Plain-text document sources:
-*-

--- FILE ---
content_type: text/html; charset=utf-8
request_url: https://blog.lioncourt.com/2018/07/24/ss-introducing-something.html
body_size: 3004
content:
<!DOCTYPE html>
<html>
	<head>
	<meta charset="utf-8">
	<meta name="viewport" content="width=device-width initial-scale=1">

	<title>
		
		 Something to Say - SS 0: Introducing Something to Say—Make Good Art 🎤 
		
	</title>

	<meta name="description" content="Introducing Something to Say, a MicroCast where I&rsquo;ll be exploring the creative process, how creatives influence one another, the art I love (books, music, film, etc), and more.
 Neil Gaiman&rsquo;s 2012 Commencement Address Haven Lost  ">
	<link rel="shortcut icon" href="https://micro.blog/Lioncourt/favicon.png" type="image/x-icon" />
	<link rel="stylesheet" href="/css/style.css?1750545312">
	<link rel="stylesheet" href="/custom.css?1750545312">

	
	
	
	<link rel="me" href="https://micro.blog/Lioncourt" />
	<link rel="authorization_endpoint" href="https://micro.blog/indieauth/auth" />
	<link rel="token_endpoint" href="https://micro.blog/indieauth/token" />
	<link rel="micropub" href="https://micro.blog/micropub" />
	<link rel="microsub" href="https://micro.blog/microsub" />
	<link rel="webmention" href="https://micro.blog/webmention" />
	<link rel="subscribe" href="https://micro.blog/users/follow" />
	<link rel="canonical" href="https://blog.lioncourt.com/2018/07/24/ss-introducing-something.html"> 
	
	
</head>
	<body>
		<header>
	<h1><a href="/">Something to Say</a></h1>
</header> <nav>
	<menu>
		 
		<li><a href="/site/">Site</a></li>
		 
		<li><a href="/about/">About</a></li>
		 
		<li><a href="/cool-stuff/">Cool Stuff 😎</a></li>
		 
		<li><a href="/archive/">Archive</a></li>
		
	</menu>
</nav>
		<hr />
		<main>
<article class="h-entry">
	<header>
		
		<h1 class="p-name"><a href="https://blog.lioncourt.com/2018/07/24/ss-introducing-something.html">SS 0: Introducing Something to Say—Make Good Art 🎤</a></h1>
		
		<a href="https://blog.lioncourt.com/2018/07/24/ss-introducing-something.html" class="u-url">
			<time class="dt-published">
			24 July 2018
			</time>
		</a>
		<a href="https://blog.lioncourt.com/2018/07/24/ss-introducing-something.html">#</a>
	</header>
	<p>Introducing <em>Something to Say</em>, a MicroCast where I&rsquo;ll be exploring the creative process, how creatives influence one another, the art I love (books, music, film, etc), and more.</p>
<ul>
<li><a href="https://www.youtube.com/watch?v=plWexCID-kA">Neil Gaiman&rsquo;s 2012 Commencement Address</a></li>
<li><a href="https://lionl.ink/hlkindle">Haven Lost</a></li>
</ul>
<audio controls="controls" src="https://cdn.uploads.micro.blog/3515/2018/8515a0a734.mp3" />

-*-

Task statement: Reproduce each line from the records that contains the word "Good".

Solved exercise:
		 Something to Say - SS 0: Introducing Something to Say—Make Good Art 🎤 
		<h1 class="p-name"><a href="https://blog.lioncourt.com/2018/07/24/ss-introducing-something.html">SS 0: Introducing Something to Say—Make Good Art 🎤</a></h1>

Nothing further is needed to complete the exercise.